That was why and how that list was created. The purpose was to get enough industry examples to form a generalization of what others did. I often do software research and my notes let me make lists about it. (Another one of my comments listing software I don't personally use but I do know the monthly costs : https://news.ycombinator.com/item?id=42331312)
I thought the iOS apps list was a neutral comment full of factual information and also counterbalanced with the areas where Android has an enormous influence. Yet somehow, my comment is still interpreted as some type of smear on Android. If you're confused about downvotes, I am too!
If you go back to the gp's comment I replied to, he literally asked: >"What else is there, where is the advantage?"
This thread is full of people replying with examples of the "what else". How could any of us seriously answer that question without the answers being criticized as "arbitrary" ?

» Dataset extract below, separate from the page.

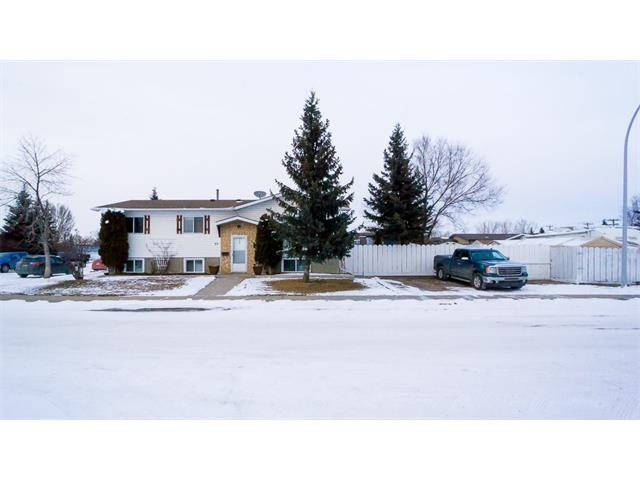 Main Photo: 33 Spring Haven Cres SE: Airdrie House for sale : MLS® # C4102976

> You assuming my comment was just a personal list of my favorite apps is way off base
Well I am saying that it is a list of apps I have never used (if I have heard of them at all), so it sounds arbitrary for a comparison between iOS and Android.
> Because I was researching possible coding strategies for a new smartphone app
Sure, yeah, it makes sense there. I just don't feel like "ChatGPT released their Android app 2 months after iOS means that iOS is better in terms of apps".
Ads running on premium devices are worth more to apps (and therefore the platforms). Users on premium devices pay more in subscriptions and in-app purchases.
I switched from Android to iPhone last year, and this just isn’t true. There’s so many tiny issues with android apps that just don’t exist on iPhone, because the android apps have to work on all these different devices. You don’t even have to look for the kinds of apps you’re talking about because things like Safari and Apple Podcasts work really well. I know people have a lot of complaints, but things on the iPhone really do “just work”.
Are we living in the same universe? We manage a fleet of tablets (both Apple and Android) for a healthcare company whose EMR is web-based. And because of that Sarafi has made our lives miserable. So much so that we're migrating to Chromebooks.
I've been developing for the web for 15 years. The first half was spent battling Internet Explorer. Now it's Safari.
There are some proprietary Chrome APIs but if you’re not using those it’s been pretty rare to have major problems in recent years. I open a couple of bug reports a year against Chrome, Firefox, and Safari—mostly accessibility related—but most of the time it’s been a problem with code written specifically against Chrome rather than code which couldn’t work in the other browsers.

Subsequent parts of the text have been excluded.